De latere romans van Johan de Meester halen die hoogte niet meer. De Zonde in het deftige Dorp (1912), ingegeven door wrok over herinneringen aan het hartstochtontveinzende burgerleven te Zeist, hekelt bekrompenheid en hypocrisie met een zure woede tegen dorpsconventies. Onthullingsdrift doorzoekt verborgen gevoelens in Carmen (1915), Walmende Lampen (1921), Van haar Luister beroofd (1928), Eva (1929) en Liefdetrouw (1930). Het onderzoek blijft schamele resultaten opleveren, doch het vertrouwen van de schrijver, dat eenvoudige menselijke goedheid het onafwendbare levensverdriet kan verzachten, overwint in deze tweede periode de droefgeestigheid der eerste. Wat Johan de Meester als kunstredacteur van De Nieuwe Rotterdamsche Courant tot stand bracht, komt verderop ter sprake.
| |
3. Gerard van Hulzen
(Zwolle 1 Februari 1860 - 's-Gravenhage 18 October 1940)

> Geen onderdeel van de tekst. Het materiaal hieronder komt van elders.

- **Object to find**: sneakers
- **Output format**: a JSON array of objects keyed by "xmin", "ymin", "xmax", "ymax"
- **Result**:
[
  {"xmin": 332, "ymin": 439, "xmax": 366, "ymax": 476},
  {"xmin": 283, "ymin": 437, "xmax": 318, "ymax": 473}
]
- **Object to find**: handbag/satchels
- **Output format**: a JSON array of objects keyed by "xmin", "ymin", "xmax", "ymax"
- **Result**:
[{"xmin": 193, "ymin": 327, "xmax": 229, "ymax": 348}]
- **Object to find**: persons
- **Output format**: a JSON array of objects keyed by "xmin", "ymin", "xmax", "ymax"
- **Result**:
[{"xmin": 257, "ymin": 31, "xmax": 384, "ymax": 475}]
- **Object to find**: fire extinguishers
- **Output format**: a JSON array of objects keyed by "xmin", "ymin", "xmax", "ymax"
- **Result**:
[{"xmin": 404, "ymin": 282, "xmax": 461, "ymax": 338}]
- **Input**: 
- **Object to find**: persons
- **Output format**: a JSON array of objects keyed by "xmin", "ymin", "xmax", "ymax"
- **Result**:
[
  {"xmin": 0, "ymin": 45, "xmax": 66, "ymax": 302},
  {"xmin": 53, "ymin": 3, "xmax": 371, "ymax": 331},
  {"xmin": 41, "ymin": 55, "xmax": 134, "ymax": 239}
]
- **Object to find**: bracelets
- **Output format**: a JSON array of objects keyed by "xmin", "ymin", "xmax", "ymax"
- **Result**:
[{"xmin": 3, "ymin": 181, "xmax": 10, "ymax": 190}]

Gerard Hendrik Ignaaz van Hulzen was schrijnwerker, toen hij, zonder veel gelezen te hebben, in 1896 enkele schetsen naar De Nieuwe Gids zond, die direct werden geplaatst. Zelf erkende hij in een interview aan André de Ridder, de gave te bezitten, zich ‘in iedere schrijver in te schrijven’,
| |
| |
hetgeen verklaart, dat hij zich bij de stijl van zijn debuuttijd gemakkelijk aansloot en die ook weer gemakkelijk ontwikkelde, toen het ultra-naturalisme zijn aantrekkingskracht verloor. Hij begon als impressionist, wendde zich met Zwervers (2 dln 1899 en 1907) tot het naturalisme en wist in deze schetsenbundel de maatschappelijke misère van daklozen en verkommerden voelbaar te maken, hoewel hij ontkende, dit te hebben nagestreefd. Bij verschijning van de veertiende druk in 1919, twijfelde hij, of een onvermengde kunstenaarsdrang wel bestaanbaar is en gaf toe, dat zijn aandacht voor de ellende geprikkeld werd door opstandigheid tegen de maatschappij. Hij is in De Man uit de Slop (1903), Wrakke Levens (1907), Maria van Dalen (1907), Zijn Kind (1917) geen werkelijk peiler, slechts een bekwaam beschrijver van levensleed.
Behalve zijn schetsen, novellen en romans uit het proletarische leven, schreef hij een reeks verhalen, die in de ‘betere kringen’ spelen: Getrouwd (1900), In hooge Regionen (1904), De dorre Tuin (1905), Een Vrouwenbiecht (1906), Het welig Distelveld (1906), Aan Zee (1907), Liefdes Tusschenspel (1910), Aan 't lichtende Strand (1919). De waarneming is in deze boeken vlakker, de schrijfwijze gekunstelder, de intrigue slapper. Van nog minder belang zijn de romans, die hij liet uitgeven onder de schuilnaam Annie M. Toe Laer. Slechts in de uitbeelding der armoede slaagde hij, al voelt men, dat de aanwending van de naturalistische methode meer een gevolg van de tijdsconjunctuur was dan een voortvloeisel uit zijn aard.
| |
4. Frans Coenen
(Amsterdam 23 April 1866 - Amsterdam 23 Juni 1936)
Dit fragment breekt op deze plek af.